ARTICLE =>
◆ ◆ ◆ ◆ ◆

Salesforce Wave and the future of enterprise analytics

Profile picture for user pwainewright By Phil Wainewright March 7, 2016
Summary:
Analytics Cloud COO Stephanie Buscemi tells me about early traction for Salesforce Wave and what vendors must do to capture the enterprise analytics market

Stephanie Buscemi COO Analytics Salesforce at Dreamforce 2015 © Jakub Mosur Photography
Stephanie Buscemi at Dreamforce 2015

Ever since it was first announced in 2014, Salesforce has positioned its Wave analytics platform as one of its key product sets, intended to be an important revenue generator for the company. But it's seemed slow to gain traction, despite a slew of partner apps built on the platform, which debuted at last September's Dreamforce conference.

Last week, I met Stephanie Buscemi, COO of Analytics Cloud at Salesforce, for an update on Wave's progress. Buscemi has an eighteen-year track record in business intelligence and analytics, with roles at Hyperion, Business Objects and IHS under her belt before joining Salesforce in June last year.

◆ ◆ ◆ ◆ ◆

DATA ENTRIES =>
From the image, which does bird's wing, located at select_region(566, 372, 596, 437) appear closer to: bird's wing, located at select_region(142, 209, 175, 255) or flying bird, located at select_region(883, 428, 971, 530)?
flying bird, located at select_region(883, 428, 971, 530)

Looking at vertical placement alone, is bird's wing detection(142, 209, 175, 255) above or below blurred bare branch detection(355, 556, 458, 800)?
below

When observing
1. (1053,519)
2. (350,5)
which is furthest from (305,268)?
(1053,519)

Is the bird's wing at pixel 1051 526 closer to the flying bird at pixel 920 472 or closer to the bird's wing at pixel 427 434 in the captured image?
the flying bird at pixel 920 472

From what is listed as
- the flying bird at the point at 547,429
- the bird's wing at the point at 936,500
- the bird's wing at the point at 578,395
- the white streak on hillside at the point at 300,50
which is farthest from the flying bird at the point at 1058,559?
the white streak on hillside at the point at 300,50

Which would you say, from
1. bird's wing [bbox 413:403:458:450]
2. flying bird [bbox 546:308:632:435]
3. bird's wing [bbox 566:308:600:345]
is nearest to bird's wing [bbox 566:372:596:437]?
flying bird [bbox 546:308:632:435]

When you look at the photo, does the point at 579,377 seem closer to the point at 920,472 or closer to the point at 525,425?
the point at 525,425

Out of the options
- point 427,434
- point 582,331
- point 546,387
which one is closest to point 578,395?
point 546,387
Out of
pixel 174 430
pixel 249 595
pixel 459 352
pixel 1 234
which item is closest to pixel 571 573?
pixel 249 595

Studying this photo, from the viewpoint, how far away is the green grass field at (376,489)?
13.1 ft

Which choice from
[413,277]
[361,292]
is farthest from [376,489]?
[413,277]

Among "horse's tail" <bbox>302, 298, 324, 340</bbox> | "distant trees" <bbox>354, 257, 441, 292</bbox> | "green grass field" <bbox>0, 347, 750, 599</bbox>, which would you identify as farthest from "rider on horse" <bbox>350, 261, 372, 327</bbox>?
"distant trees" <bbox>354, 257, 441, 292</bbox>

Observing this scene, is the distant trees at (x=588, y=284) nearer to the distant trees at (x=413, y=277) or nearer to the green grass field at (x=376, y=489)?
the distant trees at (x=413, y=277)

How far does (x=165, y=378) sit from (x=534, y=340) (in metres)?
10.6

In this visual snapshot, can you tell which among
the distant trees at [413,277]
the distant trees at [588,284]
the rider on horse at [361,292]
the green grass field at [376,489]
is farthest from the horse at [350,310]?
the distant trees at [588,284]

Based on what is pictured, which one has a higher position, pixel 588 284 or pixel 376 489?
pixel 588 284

◆ ◆ ◆ ◆ ◆

GOALS =>
• A. Decide whether each statement agrees with the Salesforce Wave article. For each, answer yes or no and quote the words of the article that decide it. (i) Salesforce first announced Wave in 2014. (ii) The partner apps built on Wave debuted at a conference held in March. (iii) Buscemi has twelve years of experience in business intelligence and analytics.
• B. From the Salesforce Wave article, extract the passage starting with "Ever since it" and going on through "September's Dreamforce conference.".

ANSWERS BY TASK =>
• A.
(i) Yes: "Ever since it was first announced in 2014"
(ii) No: "which debuted at last September's Dreamforce conference"
(iii) No: "Buscemi has an eighteen-year track record in business intelligence and analytics"

• B.
Ever since it was first announced in 2014, Salesforce has positioned its Wave analytics platform as one of its key product sets, intended to be an important revenue generator for the company. But it's seemed slow to gain traction, despite a slew of partner apps built on the platform, which debuted at last September's Dreamforce conference.